Le livre “La feuille de vigne” a été proposé par Francesco Piccolo au Premio Strega 2022. L’œuvre raconte l’histoire d’un homme qui vit plus il oublie, plus il désire, plus il descend, plus il lit et apprend, le plus il se retrouve confus et effrayé : un peu comme tout le monde. Pour cela, il recherche quelque chose de stable, des points d’orientation clairement visibles. Sauf que lui, contrairement à beaucoup, se tourne vers les plantes, construisant une sorte de roman atypique, dans lequel chaque épisode est comme un voyage (dans l’enfance, dans le temps, avec les femmes). Après tout, ces magnifiques créatures sont ici bien avant nous et seront les dernières à mourir. Les plantes sont des phares, elles contiennent des symboles millénaires, essentiels, clairs. Ils sont capables de défier l’adversité et nous offrent donc un modèle de résistance, car avec ténacité ils montrent la puissance des contradictions : le désir de vivre et d’aimer (exprimé par le cerisier) qui peut engendrer frustration et insécurité ; la force (du chêne) qui peut nous abandonner instantanément, nous jetant dans le désespoir ; la démocratie comme processus d’adaptation entre profondeur et surface (l’olivier) ; la nécessité d’un rite de passage (le grain), un voyage qui inclut une mort pour renaître. Ce livre est un horoscope, un sismographe, une machine à remonter le temps, ainsi qu’une sorte de botanique des sentiments. D’autre part, les plantes sont un outil exceptionnel pour faire face à notre nature mystérieuse, amusante et complexe : elles nous ressemblent plus que nous ne le pensions. Dans le monde il y a des spécialistes des plantes et il y a des écrivains : puis il y a Antonio Pascale, un connaisseur passionné de la nature, l’un des conteurs les plus appréciés de sa génération. Comme personne, il sait interroger les arbres, écouter leur histoire et leur beauté intrinsèque.

À Valledoria et Fordongianus, deux municipalités qui ont toujours cru et soutenu le festival d’Éntula, l’initiative “Pour faire un arbre, il faut un livre” aura également lieu, avec la collaboration de l’Agence Forestas, pour la plantation de plus de 400 arbres , répartis entre les deux pays.

Les enfants des écoles maternelles, primaires et secondaires seront appelés à planter les arbres dans les jardins de via De Gasperi à Valledoria et dans la localité de Su Legau à Fordongianus.
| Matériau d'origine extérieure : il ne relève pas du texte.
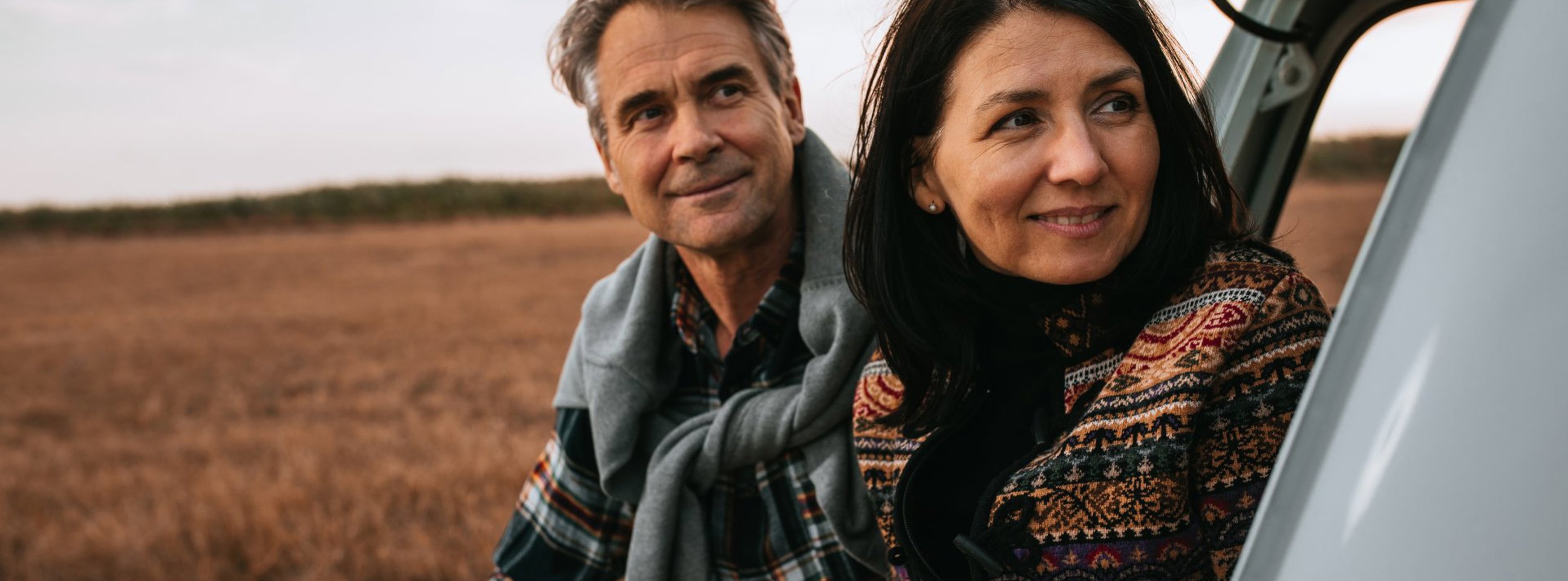 Et midaldrende par sidder i bagagerummet på deres bil og nyder udsigten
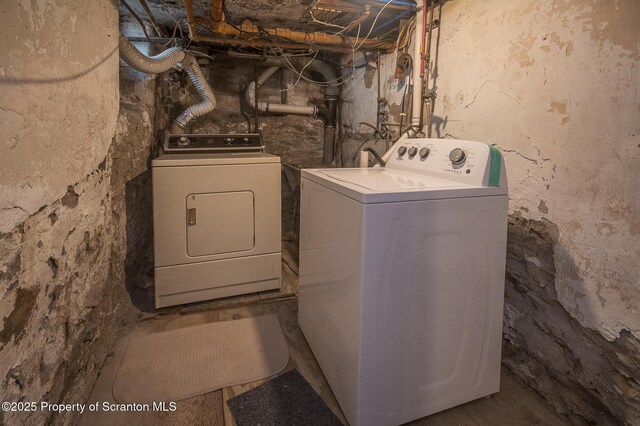 laundry area featuring washer and clothes dryer and laundry area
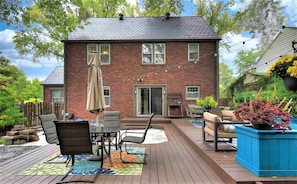 A brick house with a deck, outdoor furniture, and a garden.
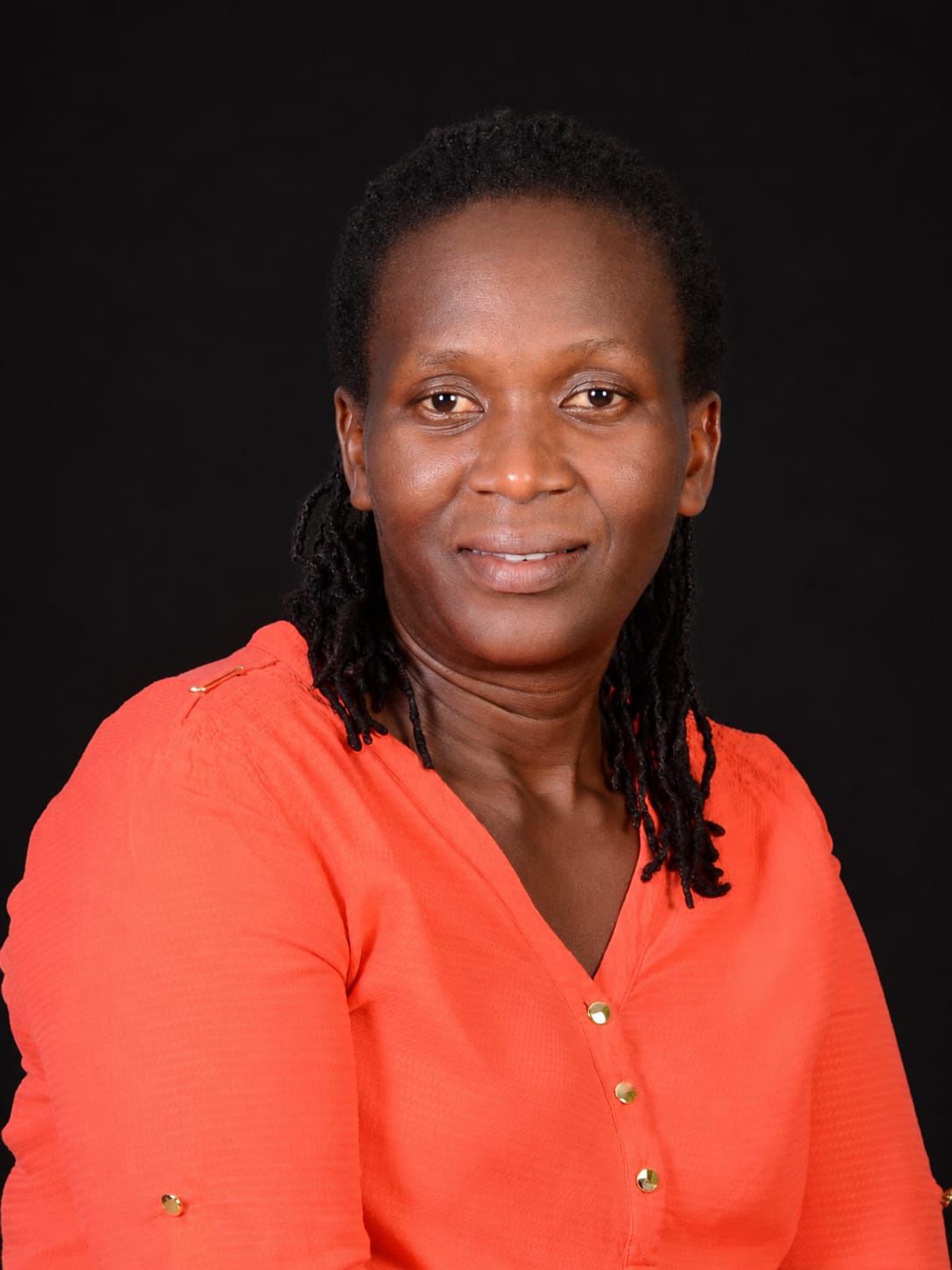 Violet Odhiambo, founder of Ability Bridge Learning Hub, wearing a coral blouse.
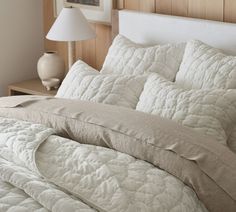 an unmade bed with white comforter and pillows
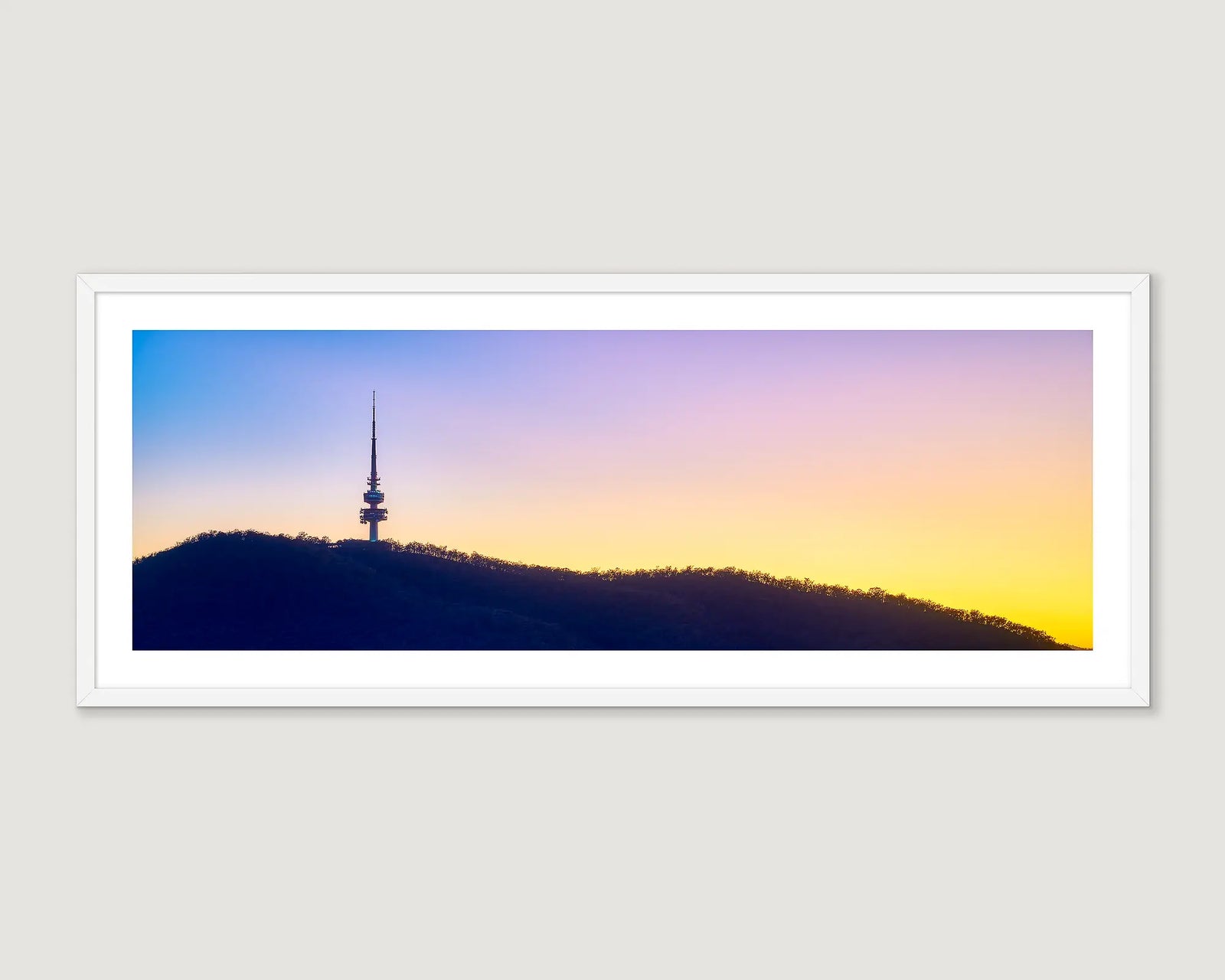 Framed photographic print of Black Mountain Tower with a colourful sky.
Les deux administrations se disent enthousiasmées par l’initiative, pour la valeur collective, pour le protagonisme des jeunes générations et pour la vocation verte de ces moments conçus en contact étroit avec l’institution qui prend soin du territoire et de l’environnement en Sardaigne, la Agence Forestas.

La localité de Su Legau à Fordongianus a été lauréate dans le cadre de l’appel 2012-2013 Municipalités de tourisme de plein air.

« La municipalité de Fordongianus est ravie de participer à cette initiative car il y a l’esprit d’éducation environnementale », a déclaré le maire Serafino Pischedda, « il y a l’aspect du respect et de la volonté d’avoir un impact zéro ; toutes choses que notre administration embrasse pleinement et qu’il estime important de transmettre aux nouvelles générations. Nous remercions l’association Lìberos, l’Agence Forestas et l’Institut complet ».

“Pour faire un arbre, il faut un livre” découle de la promesse faite par Éntula à son public de lecteurs : planter un arbre pour chaque livre vendu pendant le festival en 2020.